**Input**
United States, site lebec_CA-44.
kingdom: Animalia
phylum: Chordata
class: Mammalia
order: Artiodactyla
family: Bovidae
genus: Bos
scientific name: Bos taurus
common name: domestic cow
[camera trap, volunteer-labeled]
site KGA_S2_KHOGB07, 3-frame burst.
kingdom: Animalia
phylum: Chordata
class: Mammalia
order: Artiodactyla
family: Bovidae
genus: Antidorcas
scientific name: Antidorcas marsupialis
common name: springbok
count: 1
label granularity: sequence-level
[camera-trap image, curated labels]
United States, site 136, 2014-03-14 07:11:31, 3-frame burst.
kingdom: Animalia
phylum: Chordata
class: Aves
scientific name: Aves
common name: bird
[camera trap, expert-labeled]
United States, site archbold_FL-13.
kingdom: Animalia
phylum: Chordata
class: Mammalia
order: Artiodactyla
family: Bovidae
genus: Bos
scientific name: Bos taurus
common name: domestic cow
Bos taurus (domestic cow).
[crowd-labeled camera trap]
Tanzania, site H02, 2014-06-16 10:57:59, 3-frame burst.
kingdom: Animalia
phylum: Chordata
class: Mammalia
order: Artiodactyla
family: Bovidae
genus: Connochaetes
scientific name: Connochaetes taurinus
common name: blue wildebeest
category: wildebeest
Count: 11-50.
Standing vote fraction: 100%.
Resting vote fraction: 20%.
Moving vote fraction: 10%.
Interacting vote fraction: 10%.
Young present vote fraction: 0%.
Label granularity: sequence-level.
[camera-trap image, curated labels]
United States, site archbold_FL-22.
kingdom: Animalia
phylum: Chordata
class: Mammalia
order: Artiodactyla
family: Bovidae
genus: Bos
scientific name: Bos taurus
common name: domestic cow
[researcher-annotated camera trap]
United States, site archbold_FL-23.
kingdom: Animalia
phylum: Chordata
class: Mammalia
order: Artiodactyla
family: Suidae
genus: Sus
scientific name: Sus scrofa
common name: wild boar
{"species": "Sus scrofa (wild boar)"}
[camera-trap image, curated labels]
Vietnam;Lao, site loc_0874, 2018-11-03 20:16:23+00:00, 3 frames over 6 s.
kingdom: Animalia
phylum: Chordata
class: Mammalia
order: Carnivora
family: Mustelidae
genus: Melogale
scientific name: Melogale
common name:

**What is required**
For this exercise, all the data must be repeated exactly.

**Solution**
United States, site lebec_CA-44.
kingdom: Animalia
phylum: Chordata
class: Mammalia
order: Artiodactyla
family: Bovidae
genus: Bos
scientific name: Bos taurus
common name: domestic cow
[camera trap, volunteer-labeled]
site KGA_S2_KHOGB07, 3-frame burst.
kingdom: Animalia
phylum: Chordata
class: Mammalia
order: Artiodactyla
family: Bovidae
genus: Antidorcas
scientific name: Antidorcas marsupialis
common name: springbok
count: 1
label granularity: sequence-level
[camera-trap image, curated labels]
United States, site 136, 2014-03-14 07:11:31, 3-frame burst.
kingdom: Animalia
phylum: Chordata
class: Aves
scientific name: Aves
common name: bird
[camera trap, expert-labeled]
United States, site archbold_FL-13.
kingdom: Animalia
phylum: Chordata
class: Mammalia
order: Artiodactyla
family: Bovidae
genus: Bos
scientific name: Bos taurus
common name: domestic cow
Bos taurus (domestic cow).
[crowd-labeled camera trap]
Tanzania, site H02, 2014-06-16 10:57:59, 3-frame burst.
kingdom: Animalia
phylum: Chordata
class: Mammalia
order: Artiodactyla
family: Bovidae
genus: Connochaetes
scientific name: Connochaetes taurinus
common name: blue wildebeest
category: wildebeest
Count: 11-50.
Standing vote fraction: 100%.
Resting vote fraction: 20%.
Moving vote fraction: 10%.
Interacting vote fraction: 10%.
Young present vote fraction: 0%.
Label granularity: sequence-level.
[camera-trap image, curated labels]
United States, site archbold_FL-22.
kingdom: Animalia
phylum: Chordata
class: Mammalia
order: Artiodactyla
family: Bovidae
genus: Bos
scientific name: Bos taurus
common name: domestic cow
[researcher-annotated camera trap]
United States, site archbold_FL-23.
kingdom: Animalia
phylum: Chordata
class: Mammalia
order: Artiodactyla
family: Suidae
genus: Sus
scientific name: Sus scrofa
common name: wild boar
{"species": "Sus scrofa (wild boar)"}
[camera-trap image, curated labels]
Vietnam;Lao, site loc_0874, 2018-11-03 20:16:23+00:00, 3 frames over 6 s.
kingdom: Animalia
phylum: Chordata
class: Mammalia
order: Carnivora
family: Mustelidae
genus: Melogale
scientific name: Melogale
common name:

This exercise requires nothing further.